**WHAT YOU WILL DO**
In the entries below, find the line with "XML Schema Java" and the line with "Health Insurance Plans"; copy them and every line between them exactly, but not the pictures.

**EXERCISE DATA**
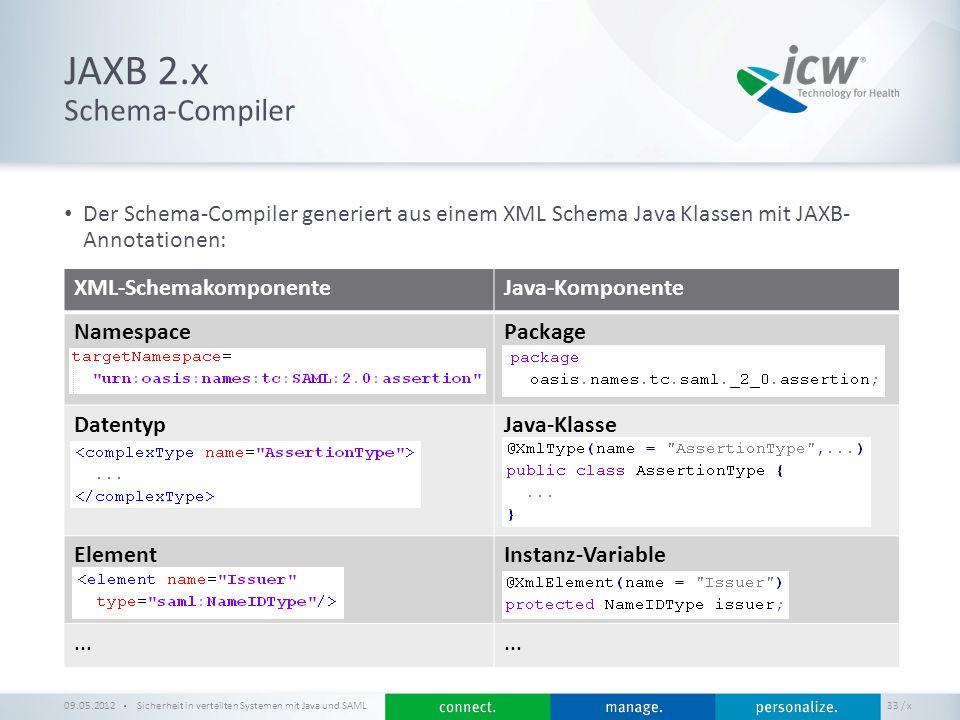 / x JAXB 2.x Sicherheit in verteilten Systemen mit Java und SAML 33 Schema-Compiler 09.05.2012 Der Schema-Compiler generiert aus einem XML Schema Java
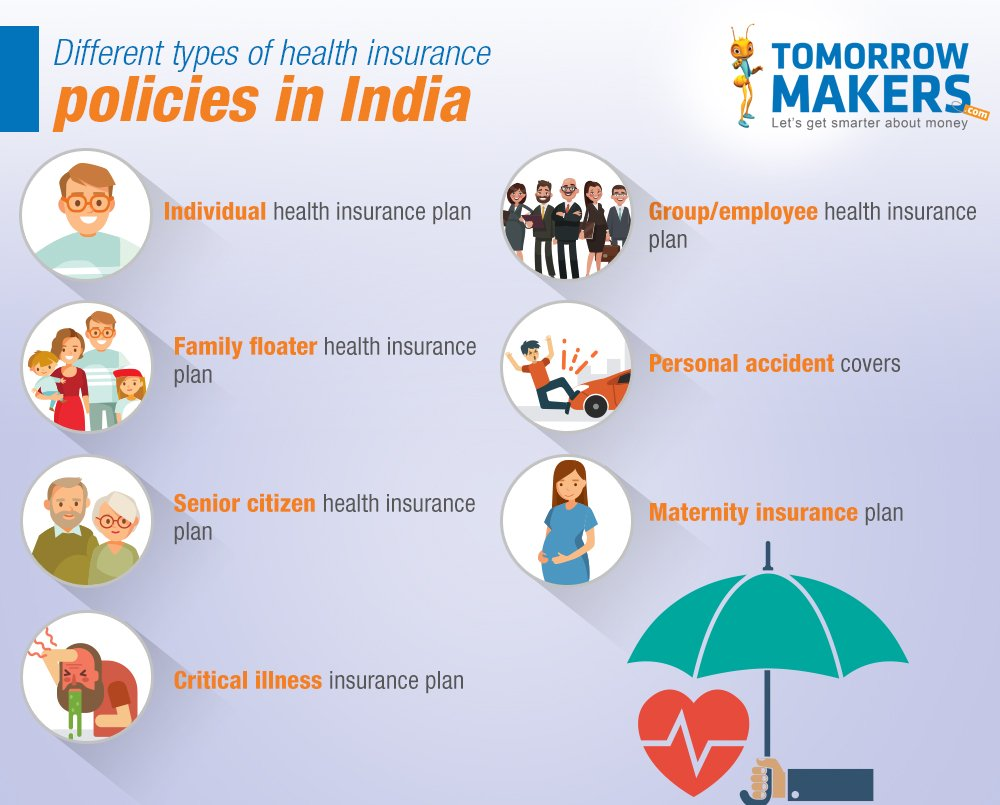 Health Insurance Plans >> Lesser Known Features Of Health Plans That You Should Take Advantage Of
--
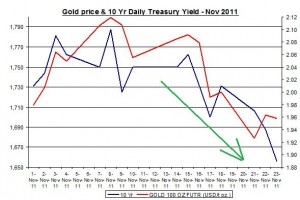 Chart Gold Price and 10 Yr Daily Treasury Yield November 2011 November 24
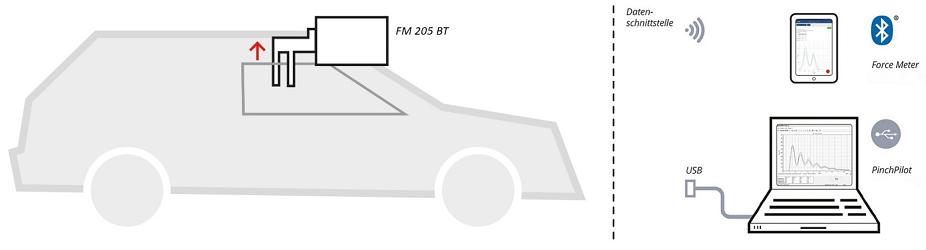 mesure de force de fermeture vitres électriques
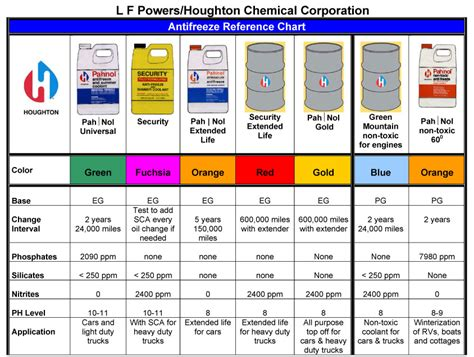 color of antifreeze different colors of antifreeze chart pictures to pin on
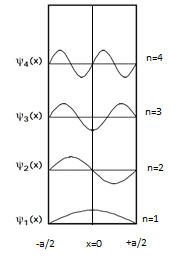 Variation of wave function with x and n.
---
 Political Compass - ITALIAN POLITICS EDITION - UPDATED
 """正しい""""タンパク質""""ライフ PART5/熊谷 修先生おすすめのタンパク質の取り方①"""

**RESPONSE**
 / x JAXB 2.x Sicherheit in verteilten Systemen mit Java und SAML 33 Schema-Compiler 09.05.2012 Der Schema-Compiler generiert aus einem XML Schema Java
 Health Insurance Plans >> Lesser Known Features Of Health Plans That You Should Take Advantage Of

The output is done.